**Excerpted passage**:
--- BEGIN ---
Oct 15, 2018 11:42AM ● By Patrick Mainelli
Andrew Flair uploaded his first video to YouTube at age 15. As video productions go, there wasn’t much to it: four rough-cut minutes of Flair—then a freshman at Millard North—standing on the shore of a pond in suburban Omaha, fishing for bass. 

Flair, who turned 21 this year, has been fishing the waters in and around Omaha nearly his entire life. “As soon as I could hold a reel I was fishing,” he remembers. A love for the sport was passed down from his father, and the first videos Flair uploaded to his YouTube channel, Fishing with Flair, were made primarily for an audience of family and friends. “Just sharing tips,” he says. “Not much more than videos of me catching fish then tossing them back.” 

Quickly, though, Flair was posting fishing videos at a rate of two to three a week. While these early clips left much to be desired in terms of entertainment value, those formative years were, if nothing else, a full-immersion education in video editing and ease before a camera. 

The six years that have passed since Flair’s first upload are, in internet time, an eternity. As of this writing, Fishing with Flair is gaining new subscribers at a rate of roughly 25 to 30 thousand a month. 

What’s drawing them? Flair, mainly. After starring in more than 800 episodes, Flair’s natural charm and enthusiasm have a way of gluing your eyes to the screen. The content is fun, too. There are the “Barbie Rod Challenge” clips, the big-catch excursions to Mexico, and more. One episode finds Flair in full swamp camo, lying in the reeds of a golf course pond, trying to catch whatever he can while avoiding the eye of the fairway police carting overhead. 

As viewership rose over the years, Flair found himself bringing in a modest but regular income from ads placed before his videos.  

The moment of truth came the summer after graduation. Flair remembers, “I had just finished high school, was working at Scheels, and was enrolled to start college in the fall. I’d just bought a new truck but didn’t really have any other expenses since I still lived with my parents. It was all or nothing, so I just went for it.” Flair dropped out of the University of Nebraska-Omaha and has been fishing for a living ever since.
--- END ---
**Request 1**: According to the fishing profile, what value did Flair's early years of posting videos have, even though the clips lacked entertainment value?
**Request 2**: In the fishing profile, swap "golf course pond" for "country club pond" and write out the passage that begins at the words "What’s drawing them?" and ends after "before his videos.".
The records that follow were taken from a separate source.

[Stored records]
--- BEGIN ---
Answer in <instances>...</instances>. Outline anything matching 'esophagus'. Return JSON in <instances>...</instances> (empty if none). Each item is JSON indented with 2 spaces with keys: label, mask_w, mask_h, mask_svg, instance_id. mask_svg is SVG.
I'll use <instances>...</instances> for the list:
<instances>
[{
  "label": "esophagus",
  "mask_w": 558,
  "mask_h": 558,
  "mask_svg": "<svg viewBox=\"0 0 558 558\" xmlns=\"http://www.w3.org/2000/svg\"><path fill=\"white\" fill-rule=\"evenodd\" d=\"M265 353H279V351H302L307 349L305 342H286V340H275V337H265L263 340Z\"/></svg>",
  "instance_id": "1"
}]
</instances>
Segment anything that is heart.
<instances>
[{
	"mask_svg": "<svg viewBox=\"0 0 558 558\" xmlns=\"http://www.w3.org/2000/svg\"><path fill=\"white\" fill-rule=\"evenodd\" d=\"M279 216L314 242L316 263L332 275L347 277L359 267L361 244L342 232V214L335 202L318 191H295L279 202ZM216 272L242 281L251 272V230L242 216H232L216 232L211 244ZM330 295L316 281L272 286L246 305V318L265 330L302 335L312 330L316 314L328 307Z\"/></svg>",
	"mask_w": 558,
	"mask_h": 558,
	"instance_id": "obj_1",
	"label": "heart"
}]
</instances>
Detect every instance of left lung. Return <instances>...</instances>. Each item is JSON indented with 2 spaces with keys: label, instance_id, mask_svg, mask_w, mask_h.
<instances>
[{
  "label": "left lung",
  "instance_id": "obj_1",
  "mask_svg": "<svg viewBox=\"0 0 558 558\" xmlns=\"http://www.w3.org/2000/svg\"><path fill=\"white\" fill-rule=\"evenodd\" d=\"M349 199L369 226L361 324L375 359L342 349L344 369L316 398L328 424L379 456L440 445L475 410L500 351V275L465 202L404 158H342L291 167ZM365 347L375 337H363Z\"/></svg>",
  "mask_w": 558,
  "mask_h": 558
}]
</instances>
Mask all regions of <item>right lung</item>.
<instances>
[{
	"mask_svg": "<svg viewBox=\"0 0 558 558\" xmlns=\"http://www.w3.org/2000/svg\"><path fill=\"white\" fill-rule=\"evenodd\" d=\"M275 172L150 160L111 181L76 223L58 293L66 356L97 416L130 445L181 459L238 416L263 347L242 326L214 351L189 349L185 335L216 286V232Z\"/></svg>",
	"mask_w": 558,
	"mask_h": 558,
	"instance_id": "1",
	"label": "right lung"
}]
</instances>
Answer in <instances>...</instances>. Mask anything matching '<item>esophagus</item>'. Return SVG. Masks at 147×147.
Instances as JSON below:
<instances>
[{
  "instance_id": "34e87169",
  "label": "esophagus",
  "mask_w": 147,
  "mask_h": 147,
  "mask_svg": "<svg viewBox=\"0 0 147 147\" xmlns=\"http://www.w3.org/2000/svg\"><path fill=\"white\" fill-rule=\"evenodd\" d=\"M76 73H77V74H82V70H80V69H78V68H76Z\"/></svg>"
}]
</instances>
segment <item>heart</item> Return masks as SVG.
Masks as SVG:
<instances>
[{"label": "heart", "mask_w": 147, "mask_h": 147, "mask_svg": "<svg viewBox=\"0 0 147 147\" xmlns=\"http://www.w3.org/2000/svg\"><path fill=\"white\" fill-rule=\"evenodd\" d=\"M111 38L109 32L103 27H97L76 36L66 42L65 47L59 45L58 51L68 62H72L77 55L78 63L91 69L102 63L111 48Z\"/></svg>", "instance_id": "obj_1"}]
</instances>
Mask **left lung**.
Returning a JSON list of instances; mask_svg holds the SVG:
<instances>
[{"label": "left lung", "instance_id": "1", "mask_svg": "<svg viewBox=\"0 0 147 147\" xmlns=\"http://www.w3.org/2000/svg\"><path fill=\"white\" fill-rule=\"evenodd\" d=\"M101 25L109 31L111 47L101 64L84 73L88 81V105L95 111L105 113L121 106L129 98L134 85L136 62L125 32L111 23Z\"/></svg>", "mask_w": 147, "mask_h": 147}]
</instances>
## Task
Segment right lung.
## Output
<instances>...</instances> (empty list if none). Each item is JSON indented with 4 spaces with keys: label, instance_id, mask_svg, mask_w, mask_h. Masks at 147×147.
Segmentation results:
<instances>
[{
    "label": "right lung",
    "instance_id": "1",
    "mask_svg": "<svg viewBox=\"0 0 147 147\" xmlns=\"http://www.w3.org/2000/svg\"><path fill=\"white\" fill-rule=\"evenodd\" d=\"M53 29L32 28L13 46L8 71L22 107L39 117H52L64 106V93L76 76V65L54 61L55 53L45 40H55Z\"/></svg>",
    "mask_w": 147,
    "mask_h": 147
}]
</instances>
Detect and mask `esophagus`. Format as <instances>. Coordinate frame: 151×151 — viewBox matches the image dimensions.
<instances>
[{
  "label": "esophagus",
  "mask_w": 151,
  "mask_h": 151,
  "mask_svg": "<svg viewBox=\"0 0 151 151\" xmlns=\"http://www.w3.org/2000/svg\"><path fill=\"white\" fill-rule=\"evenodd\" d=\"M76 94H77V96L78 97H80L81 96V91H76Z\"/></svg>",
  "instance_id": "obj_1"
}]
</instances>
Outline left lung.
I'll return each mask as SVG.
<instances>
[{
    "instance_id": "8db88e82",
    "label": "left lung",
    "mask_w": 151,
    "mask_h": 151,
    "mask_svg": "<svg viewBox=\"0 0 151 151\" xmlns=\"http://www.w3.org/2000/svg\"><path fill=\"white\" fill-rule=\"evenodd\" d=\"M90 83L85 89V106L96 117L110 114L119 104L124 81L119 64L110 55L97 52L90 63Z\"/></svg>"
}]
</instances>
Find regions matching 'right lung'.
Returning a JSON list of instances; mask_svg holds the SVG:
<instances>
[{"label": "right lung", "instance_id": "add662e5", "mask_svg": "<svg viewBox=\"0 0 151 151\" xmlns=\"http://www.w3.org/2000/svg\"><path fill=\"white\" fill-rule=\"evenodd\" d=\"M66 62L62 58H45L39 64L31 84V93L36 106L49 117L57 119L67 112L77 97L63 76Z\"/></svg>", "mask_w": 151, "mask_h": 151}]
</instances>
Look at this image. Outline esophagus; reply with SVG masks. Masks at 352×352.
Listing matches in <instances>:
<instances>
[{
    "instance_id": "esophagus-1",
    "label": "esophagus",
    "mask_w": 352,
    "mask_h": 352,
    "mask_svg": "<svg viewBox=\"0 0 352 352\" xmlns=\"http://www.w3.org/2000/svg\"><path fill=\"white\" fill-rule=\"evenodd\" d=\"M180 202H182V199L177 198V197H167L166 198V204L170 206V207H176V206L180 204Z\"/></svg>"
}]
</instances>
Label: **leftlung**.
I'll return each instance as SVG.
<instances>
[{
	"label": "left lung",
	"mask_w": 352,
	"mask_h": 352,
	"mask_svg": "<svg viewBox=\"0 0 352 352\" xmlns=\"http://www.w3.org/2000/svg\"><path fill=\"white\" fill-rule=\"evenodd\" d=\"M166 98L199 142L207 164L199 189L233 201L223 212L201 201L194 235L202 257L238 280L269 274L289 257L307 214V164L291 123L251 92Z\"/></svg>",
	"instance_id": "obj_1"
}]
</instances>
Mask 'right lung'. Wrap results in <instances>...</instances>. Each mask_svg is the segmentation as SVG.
--- END ---
**Worked solution 1**: Those formative years gave Flair a full-immersion education in video editing. They also made him comfortable in front of a camera.

**Worked solution 2**:
What’s drawing them? Flair, mainly. After starring in more than 800 episodes, Flair’s natural charm and enthusiasm have a way of gluing your eyes to the screen. The content is fun, too. There are the “Barbie Rod Challenge” clips, the big-catch excursions to Mexico, and more. One episode finds Flair in full swamp camo, lying in the reeds of a country club pond, trying to catch whatever he can while avoiding the eye of the fairway police carting overhead. 

As viewership rose over the years, Flair found himself bringing in a modest but regular income from ads placed before his videos.